Role_requirement question

I am using restful_authentication in combination with role_requirment.

At the beginning of the controllers that I want to have login control
over, I include

require_role “user”
require_role “admin”

For instance. If I login as either of the two roles then call a
controller it works fine. However if I do not login at all and simply
call a controller, it let’s me right in.

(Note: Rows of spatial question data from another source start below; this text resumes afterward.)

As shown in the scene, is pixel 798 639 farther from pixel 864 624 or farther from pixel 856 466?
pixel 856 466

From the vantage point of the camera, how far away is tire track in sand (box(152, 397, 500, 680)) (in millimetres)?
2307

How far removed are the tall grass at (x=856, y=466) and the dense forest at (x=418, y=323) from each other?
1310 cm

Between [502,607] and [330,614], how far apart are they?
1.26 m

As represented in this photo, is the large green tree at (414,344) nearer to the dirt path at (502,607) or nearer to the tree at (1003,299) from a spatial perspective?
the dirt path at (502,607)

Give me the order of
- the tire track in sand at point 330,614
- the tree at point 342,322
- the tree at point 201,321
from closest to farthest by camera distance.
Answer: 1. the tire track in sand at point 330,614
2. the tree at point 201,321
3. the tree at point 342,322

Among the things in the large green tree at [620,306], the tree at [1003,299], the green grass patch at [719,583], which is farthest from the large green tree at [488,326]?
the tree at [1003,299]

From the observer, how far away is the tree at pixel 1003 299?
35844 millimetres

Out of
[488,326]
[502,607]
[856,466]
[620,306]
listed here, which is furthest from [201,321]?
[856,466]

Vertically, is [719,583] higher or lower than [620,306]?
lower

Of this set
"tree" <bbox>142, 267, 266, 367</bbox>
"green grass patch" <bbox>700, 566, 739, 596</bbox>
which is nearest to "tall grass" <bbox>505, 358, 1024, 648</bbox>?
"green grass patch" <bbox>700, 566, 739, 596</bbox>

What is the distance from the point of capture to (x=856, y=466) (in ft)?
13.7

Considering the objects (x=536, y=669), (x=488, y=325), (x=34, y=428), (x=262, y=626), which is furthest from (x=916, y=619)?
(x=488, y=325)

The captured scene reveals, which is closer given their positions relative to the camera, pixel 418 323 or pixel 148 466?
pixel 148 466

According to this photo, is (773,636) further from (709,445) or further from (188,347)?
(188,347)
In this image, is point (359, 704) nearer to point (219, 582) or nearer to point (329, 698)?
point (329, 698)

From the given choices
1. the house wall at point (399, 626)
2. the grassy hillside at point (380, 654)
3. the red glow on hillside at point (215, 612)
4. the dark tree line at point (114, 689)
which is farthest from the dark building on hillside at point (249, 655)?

It doesn’t restrict access
whatsoever. No redirect to a login page or nothing.

How do I restrict access if no user is logged in at all?

Thanks

You could use a before_filter in combination with the
AuthenticatedSystem
Module. Just add the following in your controller:
before_filter :login_required

You can also give the filter more options in case you want the login
only
for a couple of specific actions, or for all actions but one…

Thanks for the input.

I tried using before_filter :login_required along with the
require_role calls but it doesn’t work either.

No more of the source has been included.